Posted: Fri Apr 03, 2020 9:30 am
by jimh
GIven that 1-cm3 of water weighs 1-gram:

How much does 1-foot3 of water weigh?

ANSWER = 62.43-lbs

Derivation:
(1-gram/1-cm3) × (2.54-cm/1-inch)3 × (12-inch/1-foot)3 × (1-kg/103gram) × (2.2046-lbs/1-kg) = 62.427-lbs/feet3

Re: Weight of water

Posted: Fri Apr 03, 2020 10:10 am
by fno
Fresh water or salt water, Jimh? Actually it's fresh. Saltwater averages 64.1 lbs/cubic foot. That is why many Boston Whalers sit higher in salt water than fresh. Imagine the waterline of a Boston Whaler sitting in the Dead Sea which averages 77.4 lbs/ cubic foot.

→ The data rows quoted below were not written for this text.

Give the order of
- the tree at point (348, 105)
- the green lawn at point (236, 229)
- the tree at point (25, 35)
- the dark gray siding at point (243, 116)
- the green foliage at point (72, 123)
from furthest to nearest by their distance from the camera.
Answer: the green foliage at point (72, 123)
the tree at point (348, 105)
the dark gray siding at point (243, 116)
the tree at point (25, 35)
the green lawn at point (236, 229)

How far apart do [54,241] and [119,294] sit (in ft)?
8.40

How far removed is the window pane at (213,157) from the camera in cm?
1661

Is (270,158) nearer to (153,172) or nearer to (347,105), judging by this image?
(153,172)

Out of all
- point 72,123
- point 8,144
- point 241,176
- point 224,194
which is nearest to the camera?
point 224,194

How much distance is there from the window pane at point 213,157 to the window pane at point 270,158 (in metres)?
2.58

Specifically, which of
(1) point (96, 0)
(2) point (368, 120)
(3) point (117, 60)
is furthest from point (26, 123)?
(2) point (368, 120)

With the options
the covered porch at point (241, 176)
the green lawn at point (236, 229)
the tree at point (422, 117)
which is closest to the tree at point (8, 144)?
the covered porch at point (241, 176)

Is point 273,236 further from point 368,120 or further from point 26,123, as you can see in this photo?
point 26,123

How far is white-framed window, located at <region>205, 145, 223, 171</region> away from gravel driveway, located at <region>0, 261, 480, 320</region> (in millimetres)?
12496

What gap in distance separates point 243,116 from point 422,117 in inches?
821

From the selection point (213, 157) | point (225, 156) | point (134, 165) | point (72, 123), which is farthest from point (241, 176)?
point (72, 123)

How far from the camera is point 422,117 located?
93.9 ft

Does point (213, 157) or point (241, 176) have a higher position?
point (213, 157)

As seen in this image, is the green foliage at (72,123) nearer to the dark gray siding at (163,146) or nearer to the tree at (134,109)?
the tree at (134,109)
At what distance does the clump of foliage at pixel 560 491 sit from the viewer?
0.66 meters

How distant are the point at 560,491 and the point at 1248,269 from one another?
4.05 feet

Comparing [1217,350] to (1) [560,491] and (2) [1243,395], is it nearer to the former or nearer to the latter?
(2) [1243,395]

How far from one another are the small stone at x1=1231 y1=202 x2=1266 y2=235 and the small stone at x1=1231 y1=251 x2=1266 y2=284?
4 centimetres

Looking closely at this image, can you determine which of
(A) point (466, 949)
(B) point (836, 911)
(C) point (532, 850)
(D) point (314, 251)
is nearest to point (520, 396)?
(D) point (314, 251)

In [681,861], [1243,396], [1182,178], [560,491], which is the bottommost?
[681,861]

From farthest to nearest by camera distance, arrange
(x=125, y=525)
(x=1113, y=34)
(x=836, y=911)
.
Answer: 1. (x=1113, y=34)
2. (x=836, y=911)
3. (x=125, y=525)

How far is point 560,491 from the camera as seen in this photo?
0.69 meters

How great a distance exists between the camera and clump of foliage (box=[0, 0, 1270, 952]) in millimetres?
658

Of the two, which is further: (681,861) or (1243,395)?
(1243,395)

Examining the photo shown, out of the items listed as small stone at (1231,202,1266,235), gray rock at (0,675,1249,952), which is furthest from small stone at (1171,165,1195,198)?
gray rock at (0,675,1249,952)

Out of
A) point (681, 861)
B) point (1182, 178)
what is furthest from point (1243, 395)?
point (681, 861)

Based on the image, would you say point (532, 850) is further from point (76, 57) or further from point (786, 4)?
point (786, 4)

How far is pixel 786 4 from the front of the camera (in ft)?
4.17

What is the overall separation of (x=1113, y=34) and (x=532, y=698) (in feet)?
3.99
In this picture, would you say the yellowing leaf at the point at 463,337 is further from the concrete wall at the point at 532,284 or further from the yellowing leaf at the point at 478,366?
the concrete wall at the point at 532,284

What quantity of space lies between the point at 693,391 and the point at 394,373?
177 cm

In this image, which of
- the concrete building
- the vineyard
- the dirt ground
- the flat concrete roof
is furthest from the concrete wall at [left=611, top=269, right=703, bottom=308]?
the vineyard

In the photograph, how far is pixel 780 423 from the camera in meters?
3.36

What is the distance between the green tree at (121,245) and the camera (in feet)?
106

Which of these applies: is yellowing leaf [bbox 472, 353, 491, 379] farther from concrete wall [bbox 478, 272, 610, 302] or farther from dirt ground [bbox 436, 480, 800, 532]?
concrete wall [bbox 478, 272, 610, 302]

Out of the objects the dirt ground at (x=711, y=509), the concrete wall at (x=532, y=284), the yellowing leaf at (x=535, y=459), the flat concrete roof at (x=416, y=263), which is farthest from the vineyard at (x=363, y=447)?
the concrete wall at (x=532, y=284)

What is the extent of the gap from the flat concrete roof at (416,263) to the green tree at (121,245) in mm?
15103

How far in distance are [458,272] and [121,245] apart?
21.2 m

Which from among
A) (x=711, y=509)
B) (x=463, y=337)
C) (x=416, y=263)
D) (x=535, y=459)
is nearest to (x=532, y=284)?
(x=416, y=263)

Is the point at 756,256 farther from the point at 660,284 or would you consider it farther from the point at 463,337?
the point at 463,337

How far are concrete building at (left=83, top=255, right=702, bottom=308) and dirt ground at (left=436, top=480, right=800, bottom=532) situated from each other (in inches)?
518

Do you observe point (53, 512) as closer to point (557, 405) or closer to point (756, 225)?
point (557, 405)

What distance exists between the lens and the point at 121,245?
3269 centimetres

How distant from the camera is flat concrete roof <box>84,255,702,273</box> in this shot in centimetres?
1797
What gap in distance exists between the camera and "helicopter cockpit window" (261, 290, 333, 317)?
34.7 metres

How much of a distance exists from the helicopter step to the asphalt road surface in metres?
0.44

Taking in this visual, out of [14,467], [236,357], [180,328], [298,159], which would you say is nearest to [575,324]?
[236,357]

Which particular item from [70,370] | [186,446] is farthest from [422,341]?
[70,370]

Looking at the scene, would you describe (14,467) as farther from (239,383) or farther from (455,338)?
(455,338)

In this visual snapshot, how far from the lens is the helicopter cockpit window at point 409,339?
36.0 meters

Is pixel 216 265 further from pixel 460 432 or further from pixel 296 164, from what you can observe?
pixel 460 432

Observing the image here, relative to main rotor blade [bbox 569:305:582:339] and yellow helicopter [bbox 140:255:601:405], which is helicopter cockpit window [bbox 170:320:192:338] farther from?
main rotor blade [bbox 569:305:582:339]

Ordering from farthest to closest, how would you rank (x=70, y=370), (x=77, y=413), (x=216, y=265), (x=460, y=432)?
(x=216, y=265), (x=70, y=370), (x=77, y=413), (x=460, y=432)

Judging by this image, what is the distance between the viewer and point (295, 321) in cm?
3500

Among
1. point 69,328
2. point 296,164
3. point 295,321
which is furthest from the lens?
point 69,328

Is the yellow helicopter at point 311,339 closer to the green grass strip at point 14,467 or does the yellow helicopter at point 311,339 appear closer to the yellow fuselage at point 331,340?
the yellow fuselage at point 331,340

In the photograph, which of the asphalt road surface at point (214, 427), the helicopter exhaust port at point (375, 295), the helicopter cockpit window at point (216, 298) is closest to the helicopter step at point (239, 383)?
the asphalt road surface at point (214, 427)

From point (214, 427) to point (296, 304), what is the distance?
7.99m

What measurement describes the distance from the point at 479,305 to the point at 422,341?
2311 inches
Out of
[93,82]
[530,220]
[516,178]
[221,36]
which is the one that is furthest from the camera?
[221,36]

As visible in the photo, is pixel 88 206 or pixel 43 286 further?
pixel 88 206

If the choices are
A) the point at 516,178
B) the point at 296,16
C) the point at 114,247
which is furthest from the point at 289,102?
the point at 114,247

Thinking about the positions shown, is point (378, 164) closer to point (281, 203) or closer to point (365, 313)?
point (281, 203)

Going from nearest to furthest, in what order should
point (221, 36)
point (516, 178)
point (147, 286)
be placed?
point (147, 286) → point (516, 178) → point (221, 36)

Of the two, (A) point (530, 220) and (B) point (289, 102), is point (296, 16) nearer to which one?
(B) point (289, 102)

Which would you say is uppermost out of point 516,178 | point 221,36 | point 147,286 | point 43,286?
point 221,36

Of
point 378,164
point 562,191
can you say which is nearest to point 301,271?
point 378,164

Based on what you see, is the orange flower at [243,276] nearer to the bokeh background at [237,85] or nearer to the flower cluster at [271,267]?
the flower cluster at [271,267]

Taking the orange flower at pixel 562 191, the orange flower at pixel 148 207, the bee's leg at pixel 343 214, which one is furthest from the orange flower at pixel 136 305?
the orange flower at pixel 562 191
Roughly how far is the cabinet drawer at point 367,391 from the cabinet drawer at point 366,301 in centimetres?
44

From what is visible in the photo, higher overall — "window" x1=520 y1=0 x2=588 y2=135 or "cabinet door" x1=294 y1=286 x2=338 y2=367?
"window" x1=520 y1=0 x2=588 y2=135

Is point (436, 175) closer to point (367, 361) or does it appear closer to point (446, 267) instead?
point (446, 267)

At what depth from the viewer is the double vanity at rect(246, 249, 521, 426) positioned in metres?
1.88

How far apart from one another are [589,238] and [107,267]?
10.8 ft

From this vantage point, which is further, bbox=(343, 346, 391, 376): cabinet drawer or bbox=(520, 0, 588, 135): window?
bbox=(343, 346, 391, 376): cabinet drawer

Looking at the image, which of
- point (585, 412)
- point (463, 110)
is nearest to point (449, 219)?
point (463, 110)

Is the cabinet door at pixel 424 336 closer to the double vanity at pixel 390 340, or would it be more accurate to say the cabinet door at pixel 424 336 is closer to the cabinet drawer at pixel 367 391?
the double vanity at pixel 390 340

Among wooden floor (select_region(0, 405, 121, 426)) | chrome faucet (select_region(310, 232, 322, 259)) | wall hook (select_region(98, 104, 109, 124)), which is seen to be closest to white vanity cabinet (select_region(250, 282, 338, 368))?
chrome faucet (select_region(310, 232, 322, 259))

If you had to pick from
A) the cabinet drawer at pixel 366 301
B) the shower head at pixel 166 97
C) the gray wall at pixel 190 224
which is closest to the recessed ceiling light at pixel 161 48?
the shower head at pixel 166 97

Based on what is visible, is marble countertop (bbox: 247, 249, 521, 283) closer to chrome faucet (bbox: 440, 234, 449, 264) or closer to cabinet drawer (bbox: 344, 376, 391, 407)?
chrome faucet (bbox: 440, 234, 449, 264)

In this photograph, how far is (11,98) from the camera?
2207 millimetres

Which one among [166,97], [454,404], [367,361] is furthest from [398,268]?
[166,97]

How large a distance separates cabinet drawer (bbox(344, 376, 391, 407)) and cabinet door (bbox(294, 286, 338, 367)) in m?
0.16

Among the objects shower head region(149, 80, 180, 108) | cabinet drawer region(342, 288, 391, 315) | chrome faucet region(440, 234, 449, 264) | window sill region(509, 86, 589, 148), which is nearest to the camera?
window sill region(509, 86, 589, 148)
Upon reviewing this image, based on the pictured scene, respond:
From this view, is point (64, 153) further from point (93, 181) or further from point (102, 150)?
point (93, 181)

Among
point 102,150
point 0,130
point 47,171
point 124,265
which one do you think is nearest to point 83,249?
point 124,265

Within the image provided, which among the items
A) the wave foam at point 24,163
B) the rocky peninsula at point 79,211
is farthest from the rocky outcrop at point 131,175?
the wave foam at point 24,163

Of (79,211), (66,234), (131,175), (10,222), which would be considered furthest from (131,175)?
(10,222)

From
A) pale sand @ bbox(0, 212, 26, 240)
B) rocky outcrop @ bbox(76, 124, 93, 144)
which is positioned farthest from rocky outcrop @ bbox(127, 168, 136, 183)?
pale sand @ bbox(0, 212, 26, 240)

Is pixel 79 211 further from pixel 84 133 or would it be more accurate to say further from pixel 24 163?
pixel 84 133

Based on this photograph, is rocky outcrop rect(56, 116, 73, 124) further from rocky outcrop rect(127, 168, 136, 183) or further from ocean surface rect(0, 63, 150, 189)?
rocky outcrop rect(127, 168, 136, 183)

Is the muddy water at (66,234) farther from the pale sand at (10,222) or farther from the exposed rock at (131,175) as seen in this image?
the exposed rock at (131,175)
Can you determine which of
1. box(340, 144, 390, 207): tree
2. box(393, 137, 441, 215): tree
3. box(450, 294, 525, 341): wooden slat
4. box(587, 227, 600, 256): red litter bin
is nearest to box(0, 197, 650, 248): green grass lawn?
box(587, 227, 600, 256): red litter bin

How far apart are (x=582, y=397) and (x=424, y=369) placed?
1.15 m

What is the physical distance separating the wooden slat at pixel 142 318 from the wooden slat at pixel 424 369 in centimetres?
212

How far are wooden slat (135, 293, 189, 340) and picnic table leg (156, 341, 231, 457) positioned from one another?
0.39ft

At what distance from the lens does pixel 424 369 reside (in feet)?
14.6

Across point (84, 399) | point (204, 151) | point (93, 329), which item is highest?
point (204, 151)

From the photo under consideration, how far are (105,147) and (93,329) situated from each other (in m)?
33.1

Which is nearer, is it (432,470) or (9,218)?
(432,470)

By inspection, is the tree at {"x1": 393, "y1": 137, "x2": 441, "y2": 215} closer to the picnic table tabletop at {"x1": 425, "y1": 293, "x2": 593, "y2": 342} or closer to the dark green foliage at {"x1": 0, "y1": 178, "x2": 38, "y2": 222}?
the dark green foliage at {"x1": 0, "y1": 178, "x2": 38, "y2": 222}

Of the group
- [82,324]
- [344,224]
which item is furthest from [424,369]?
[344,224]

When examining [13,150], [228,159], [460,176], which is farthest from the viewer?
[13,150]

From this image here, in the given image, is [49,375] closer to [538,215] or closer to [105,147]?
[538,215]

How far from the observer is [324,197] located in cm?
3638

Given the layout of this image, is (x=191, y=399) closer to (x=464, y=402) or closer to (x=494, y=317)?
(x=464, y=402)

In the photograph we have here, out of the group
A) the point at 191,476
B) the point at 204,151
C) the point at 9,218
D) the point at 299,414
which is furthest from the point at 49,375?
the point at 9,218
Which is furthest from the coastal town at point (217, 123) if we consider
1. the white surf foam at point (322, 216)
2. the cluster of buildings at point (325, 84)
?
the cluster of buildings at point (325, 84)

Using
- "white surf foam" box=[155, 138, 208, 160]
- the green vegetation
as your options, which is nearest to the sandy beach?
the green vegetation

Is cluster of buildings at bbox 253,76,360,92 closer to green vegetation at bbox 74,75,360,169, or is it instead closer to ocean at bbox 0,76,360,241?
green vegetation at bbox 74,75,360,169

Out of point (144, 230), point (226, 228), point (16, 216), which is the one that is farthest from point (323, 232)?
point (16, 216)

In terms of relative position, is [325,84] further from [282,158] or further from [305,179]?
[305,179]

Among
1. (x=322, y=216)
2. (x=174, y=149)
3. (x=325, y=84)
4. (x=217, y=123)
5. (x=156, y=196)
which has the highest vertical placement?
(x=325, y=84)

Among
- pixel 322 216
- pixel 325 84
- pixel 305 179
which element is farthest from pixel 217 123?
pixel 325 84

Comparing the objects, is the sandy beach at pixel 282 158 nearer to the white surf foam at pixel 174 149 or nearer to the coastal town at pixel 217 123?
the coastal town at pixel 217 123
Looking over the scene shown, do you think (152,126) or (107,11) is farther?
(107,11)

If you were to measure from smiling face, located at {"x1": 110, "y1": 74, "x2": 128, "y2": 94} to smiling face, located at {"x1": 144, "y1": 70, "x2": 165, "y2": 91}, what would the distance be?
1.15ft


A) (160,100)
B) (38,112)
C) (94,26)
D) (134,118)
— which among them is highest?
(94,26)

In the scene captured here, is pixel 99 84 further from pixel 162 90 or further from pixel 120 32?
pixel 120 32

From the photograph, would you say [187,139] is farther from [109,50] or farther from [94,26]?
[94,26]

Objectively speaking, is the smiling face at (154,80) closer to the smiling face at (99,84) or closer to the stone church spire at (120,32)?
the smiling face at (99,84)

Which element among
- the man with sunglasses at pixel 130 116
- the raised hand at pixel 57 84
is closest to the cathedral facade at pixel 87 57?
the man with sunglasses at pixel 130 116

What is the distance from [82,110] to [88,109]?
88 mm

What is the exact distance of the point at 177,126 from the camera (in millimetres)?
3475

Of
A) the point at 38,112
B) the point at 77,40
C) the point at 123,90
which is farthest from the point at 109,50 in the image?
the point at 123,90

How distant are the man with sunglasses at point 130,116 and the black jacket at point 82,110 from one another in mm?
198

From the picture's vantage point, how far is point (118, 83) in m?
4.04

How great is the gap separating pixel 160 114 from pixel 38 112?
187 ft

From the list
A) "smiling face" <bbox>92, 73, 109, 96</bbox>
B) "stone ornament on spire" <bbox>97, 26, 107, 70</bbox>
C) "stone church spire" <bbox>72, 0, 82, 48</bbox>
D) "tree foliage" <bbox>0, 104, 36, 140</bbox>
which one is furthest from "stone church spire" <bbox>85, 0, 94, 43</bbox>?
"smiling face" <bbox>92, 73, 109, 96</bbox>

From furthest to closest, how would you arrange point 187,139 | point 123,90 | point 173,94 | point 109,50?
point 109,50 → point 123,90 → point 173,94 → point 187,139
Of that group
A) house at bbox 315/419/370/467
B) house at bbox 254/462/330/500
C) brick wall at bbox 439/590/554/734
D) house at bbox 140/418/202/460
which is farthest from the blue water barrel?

Aside: These facts are some of the important information that is eventually drilled into scuba divers heads after they spend countless $$ on furthering their diving education.

Re: Weight of water

Posted: Fri Apr 03, 2020 10:14 am
by Tacky79
A couple of conversions that I somehow remember, but come in handy:

1 ft3 = 7.48 gallons
120,000 gallons of water = 1,000,000 lbs of water
128 ounces in a gallon
454 grams in one pound

I taught my kids how to do unit conversions using the train track or monorail method, and it's really handy to know this, as you really don't need formulas anymore.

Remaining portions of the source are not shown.